Renovated Greens: Pinehurst Reopens Course No. 4

Pinehurst Course No. 4 after undergoing some refurbishing. Ted Fitzgerald / The Pilot

By Alex Podlogar

Special to The Pilot

Phil Lockwood planned the trip. Every summer, a subset of his friends gather for a small golf trip.

From Palisades, New York, Lockwood typically plans those trips to center around the Northeast. But Lockwood turned 40 in April, and he wanted to go big. So he booked Pinehurst Resort.

“I had to build a waiting list for guys,” Lockwood says. “Everybody wanted to come to Pinehurst.”

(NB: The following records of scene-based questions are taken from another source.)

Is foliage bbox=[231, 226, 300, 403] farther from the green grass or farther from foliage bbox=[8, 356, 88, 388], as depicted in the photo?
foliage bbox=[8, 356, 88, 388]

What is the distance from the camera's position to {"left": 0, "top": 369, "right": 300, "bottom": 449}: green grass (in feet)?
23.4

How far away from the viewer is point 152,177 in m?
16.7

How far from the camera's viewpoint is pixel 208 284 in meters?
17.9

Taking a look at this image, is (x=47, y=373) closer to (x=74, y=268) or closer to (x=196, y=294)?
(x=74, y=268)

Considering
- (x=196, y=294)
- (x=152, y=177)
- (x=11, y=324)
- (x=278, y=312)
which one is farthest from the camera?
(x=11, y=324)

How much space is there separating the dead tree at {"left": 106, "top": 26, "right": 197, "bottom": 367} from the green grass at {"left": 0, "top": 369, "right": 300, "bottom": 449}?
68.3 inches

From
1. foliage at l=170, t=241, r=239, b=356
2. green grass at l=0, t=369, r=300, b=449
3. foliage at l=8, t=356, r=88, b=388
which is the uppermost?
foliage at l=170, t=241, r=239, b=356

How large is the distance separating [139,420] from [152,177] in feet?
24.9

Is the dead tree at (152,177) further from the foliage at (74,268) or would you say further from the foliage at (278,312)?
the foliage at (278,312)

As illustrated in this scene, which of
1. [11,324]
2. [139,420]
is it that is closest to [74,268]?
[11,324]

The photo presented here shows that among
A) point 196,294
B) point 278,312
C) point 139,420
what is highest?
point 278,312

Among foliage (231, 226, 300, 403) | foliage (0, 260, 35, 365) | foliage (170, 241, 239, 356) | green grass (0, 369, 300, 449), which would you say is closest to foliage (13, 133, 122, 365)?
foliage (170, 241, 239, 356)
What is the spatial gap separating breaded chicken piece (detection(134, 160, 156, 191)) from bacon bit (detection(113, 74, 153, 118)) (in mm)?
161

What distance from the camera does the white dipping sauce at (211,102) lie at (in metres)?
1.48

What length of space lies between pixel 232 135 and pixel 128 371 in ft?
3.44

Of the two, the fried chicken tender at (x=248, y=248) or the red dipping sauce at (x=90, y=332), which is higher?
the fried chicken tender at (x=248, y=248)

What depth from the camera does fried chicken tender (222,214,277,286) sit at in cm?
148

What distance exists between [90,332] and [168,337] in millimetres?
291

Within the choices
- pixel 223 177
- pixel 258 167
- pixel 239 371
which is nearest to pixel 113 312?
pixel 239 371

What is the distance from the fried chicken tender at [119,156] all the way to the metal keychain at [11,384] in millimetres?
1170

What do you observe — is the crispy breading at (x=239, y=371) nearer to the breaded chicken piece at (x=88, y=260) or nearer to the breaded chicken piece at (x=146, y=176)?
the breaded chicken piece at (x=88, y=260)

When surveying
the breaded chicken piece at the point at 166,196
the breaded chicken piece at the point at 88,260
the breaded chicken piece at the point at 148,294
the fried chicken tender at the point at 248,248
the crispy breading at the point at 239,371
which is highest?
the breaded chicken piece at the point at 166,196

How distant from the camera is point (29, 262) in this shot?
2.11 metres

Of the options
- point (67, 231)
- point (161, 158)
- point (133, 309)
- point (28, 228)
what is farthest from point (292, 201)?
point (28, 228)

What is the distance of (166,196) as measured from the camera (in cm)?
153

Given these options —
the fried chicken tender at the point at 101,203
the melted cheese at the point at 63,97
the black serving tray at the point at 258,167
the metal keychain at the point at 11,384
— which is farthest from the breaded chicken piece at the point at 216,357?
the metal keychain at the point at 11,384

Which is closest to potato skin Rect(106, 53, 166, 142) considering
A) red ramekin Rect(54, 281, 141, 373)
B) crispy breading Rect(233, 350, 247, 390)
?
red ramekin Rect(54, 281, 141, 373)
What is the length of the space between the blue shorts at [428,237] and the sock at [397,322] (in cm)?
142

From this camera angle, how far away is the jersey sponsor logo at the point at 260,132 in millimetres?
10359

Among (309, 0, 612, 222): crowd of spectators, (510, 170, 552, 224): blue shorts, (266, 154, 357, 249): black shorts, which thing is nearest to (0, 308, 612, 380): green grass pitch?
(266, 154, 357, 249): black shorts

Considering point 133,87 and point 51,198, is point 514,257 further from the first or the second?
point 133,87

One of them was Anthony Mussari, a friend who lives in Hickory. Mussari made the buddy cut, and on this trip, he found he was facing rounds not only on historic Pinehurst No. 2, but also No. 10, No. 9 and The Cradle.

And, a day after it reopened following a three-month project to restore its greens, Pinehurst No. 4.

No. 4 reopened on Aug. 7, 80 days after the course closed on May 19. The decision to close Gil Hanse’s redesign of No. 4 for much of the summer was necessary when the greens did not respond to the warmer spring temperatures.

“When we looked in the spring of 2025 and realized they weren’t going to be able to come back, we made the hard decision to close the golf course and redo the greens to make sure we would get the proper playing conditions that our guests and members deserve,” said Matt Barksdale, Pinehurst Resort’s vice president of golf.

Instead of skimming off a top layer of grass and reseeding the new greens with sprigs of bermudagrass — the typical way to build greens in this region — Pinehurst, with the assistance of LaBar Golf Renovations, went deeper.

“It wasn’t just ripping up the grass and putting grass back down,” Barksdale explains. “We went down to the base layer. We updated all the drainage on all the greens. We put a gravel layer in, a sand layer in, plus the mix layer in, then on top of that made sure that Gil signed off on all the contours of the greens.”

Restoration of No. 4’s greens was meticulous and designed to have the new greens play as matured, 2-year-old greens.

“The first step of the process was to laser record the greens’ elevations with scans,” says Bob Farren, Pinehurst Resort’s director of golf course maintenance. “The bottom of the green is an exact replica of the top surface. So you build it up in layers. It’s like building a cake, to replicate the final surface of it with the final laser scan.”

Instead of sprigging the grass and waiting eight weeks for it to grow in, Pinehurst put down sod for the greens’ top, playing layer.

“The greens are more receptive than what they would have been had they been grassed with sprigs versus sod,” Farren says. “The greens are essentially 2 or 3 years old now, versus growing in greens like we did with Course No. 8.

“Once the sod’s laid, on the next day or the next week, then you start managing it like you would any other green. Because, well, it is like any other green.”

That, though, would be left up to the players to decide.

“Those greens, you would never know they were like, fresh,” Lockwood says, reflecting on his trip as he drove to RDU. “You would not know it was closed.”